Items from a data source
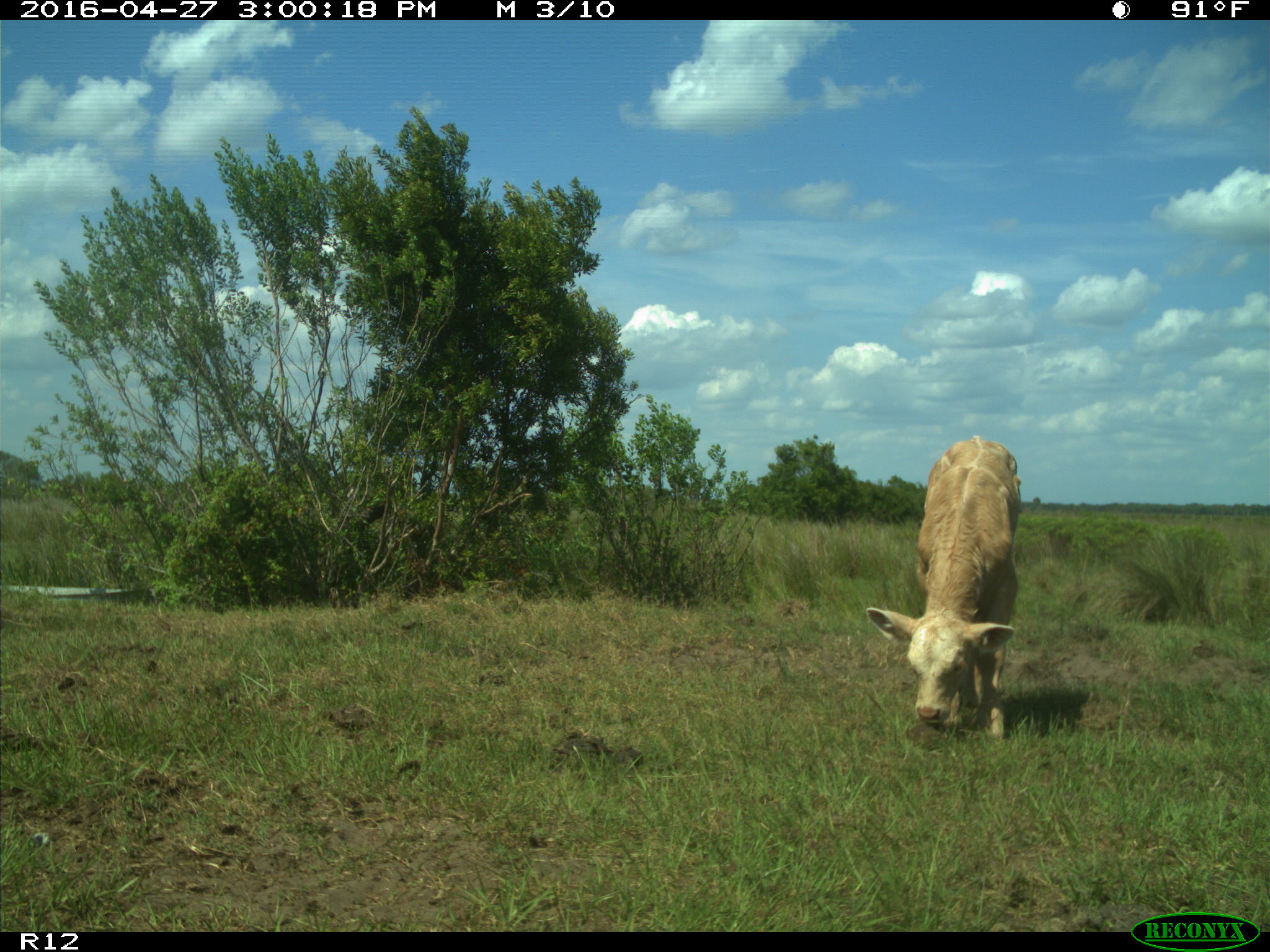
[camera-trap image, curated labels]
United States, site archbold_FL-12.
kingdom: Animalia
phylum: Chordata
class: Mammalia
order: Artiodactyla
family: Bovidae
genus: Bos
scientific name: Bos taurus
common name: domestic cow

TASK DESCRIPTION
Set down every line of the entries above again, exactly as written, but not the pictures.

EXPECTED OUTPUT
[camera-trap image, curated labels]
United States, site archbold_FL-12.
kingdom: Animalia
phylum: Chordata
class: Mammalia
order: Artiodactyla
family: Bovidae
genus: Bos
scientific name: Bos taurus
common name: domestic cow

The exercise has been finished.